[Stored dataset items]

________________________________________

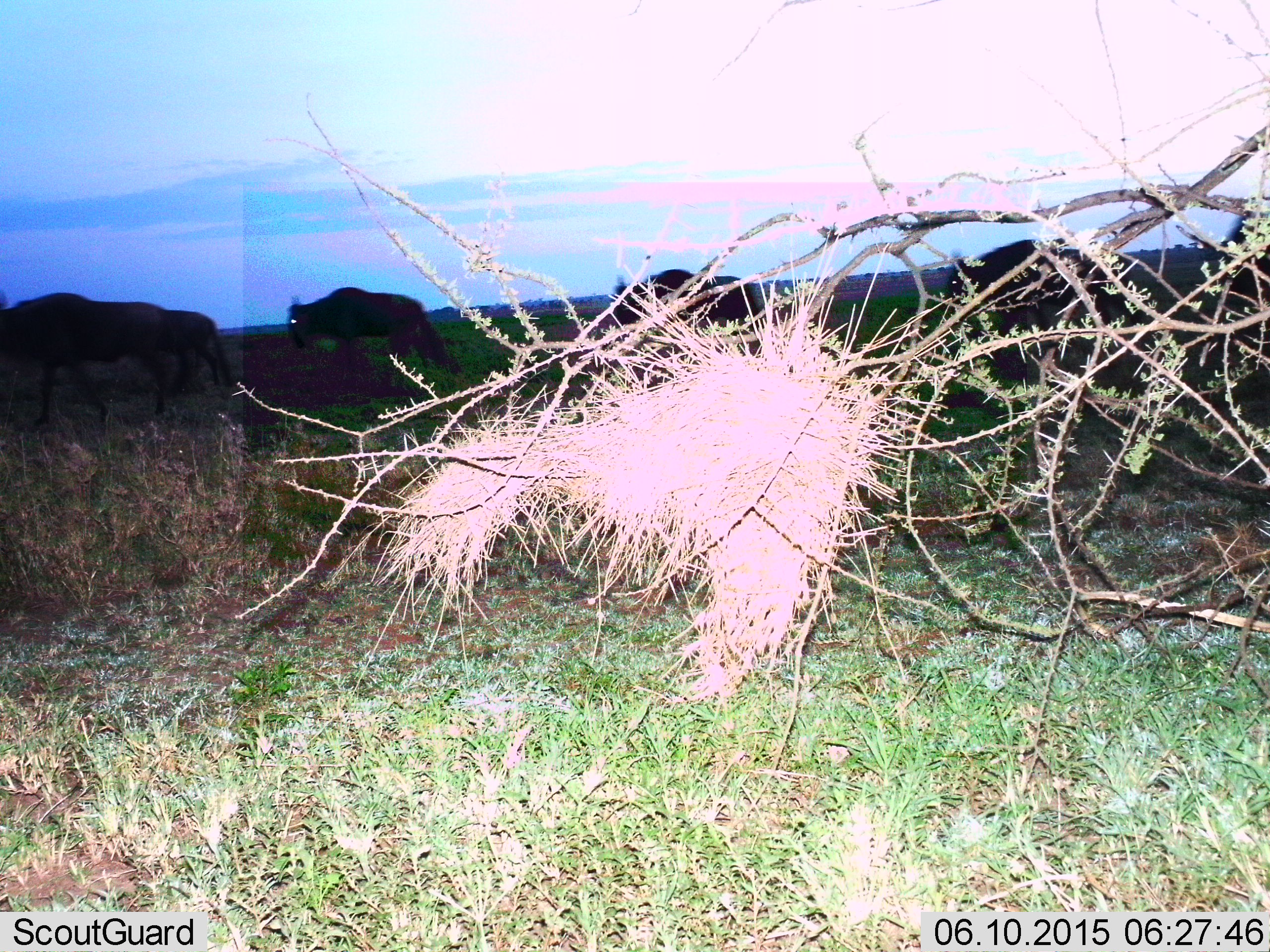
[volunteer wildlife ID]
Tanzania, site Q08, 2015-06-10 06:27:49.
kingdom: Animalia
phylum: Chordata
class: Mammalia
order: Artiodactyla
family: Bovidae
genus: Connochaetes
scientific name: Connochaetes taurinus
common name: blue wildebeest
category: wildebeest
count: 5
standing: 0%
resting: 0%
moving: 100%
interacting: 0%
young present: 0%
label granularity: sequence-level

________________________________________

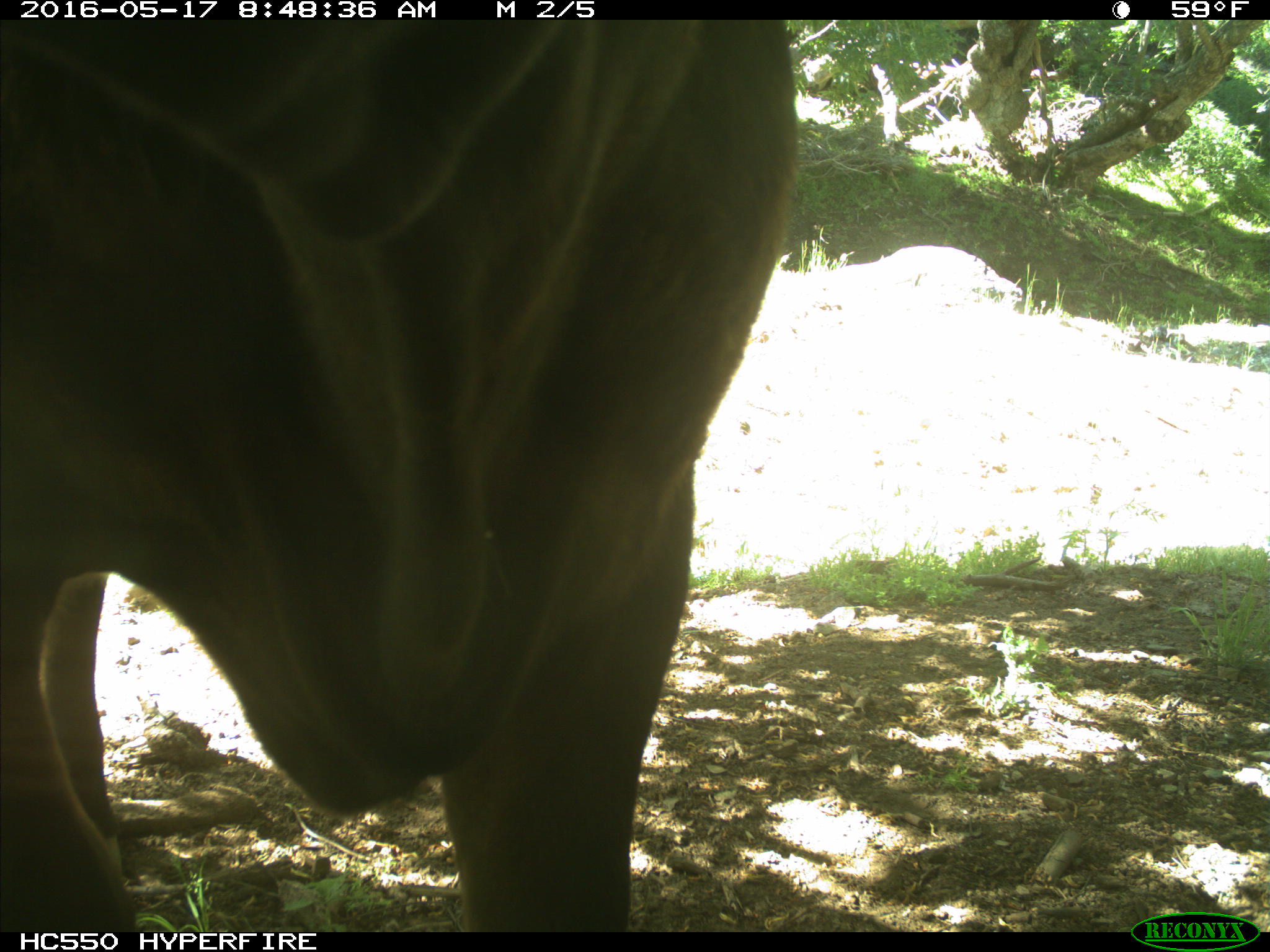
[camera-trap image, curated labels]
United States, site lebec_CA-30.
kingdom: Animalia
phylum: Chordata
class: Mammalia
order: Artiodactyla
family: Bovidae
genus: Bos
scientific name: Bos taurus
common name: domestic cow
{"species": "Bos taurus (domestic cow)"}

________________________________________

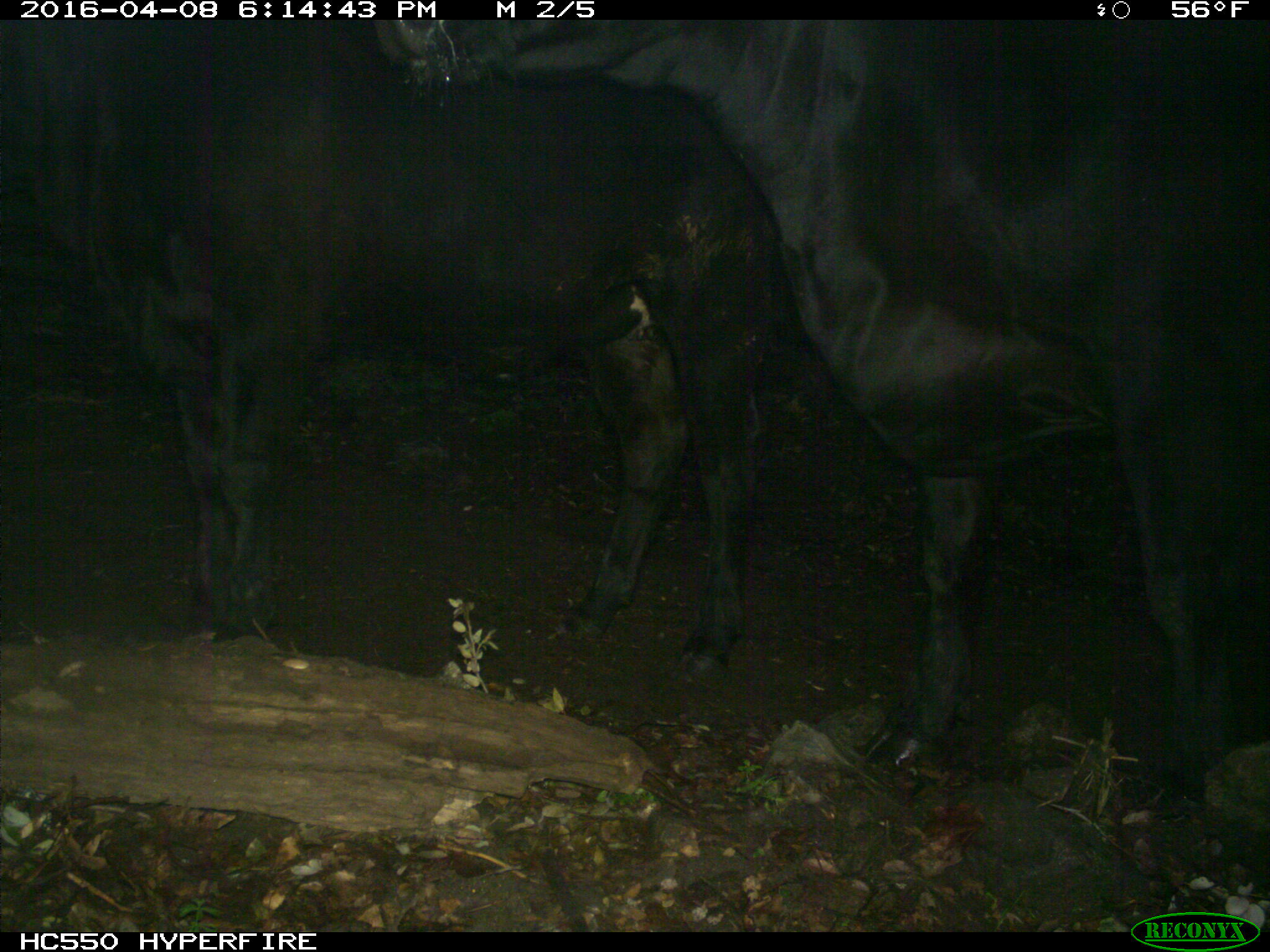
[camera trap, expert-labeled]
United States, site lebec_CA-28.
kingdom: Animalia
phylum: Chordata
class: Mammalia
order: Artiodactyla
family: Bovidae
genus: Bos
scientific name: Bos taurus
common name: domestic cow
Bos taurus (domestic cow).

________________________________________

From the line holding "[volunteer wildlife ID]" to the line holding "label granularity: sequence-level", inclusive, restate each line above exactly as written.

» **Response to the exercise**
[volunteer wildlife ID]
Tanzania, site Q08, 2015-06-10 06:27:49.
kingdom: Animalia
phylum: Chordata
class: Mammalia
order: Artiodactyla
family: Bovidae
genus: Connochaetes
scientific name: Connochaetes taurinus
common name: blue wildebeest
category: wildebeest
count: 5
standing: 0%
resting: 0%
moving: 100%
interacting: 0%
young present: 0%
label granularity: sequence-level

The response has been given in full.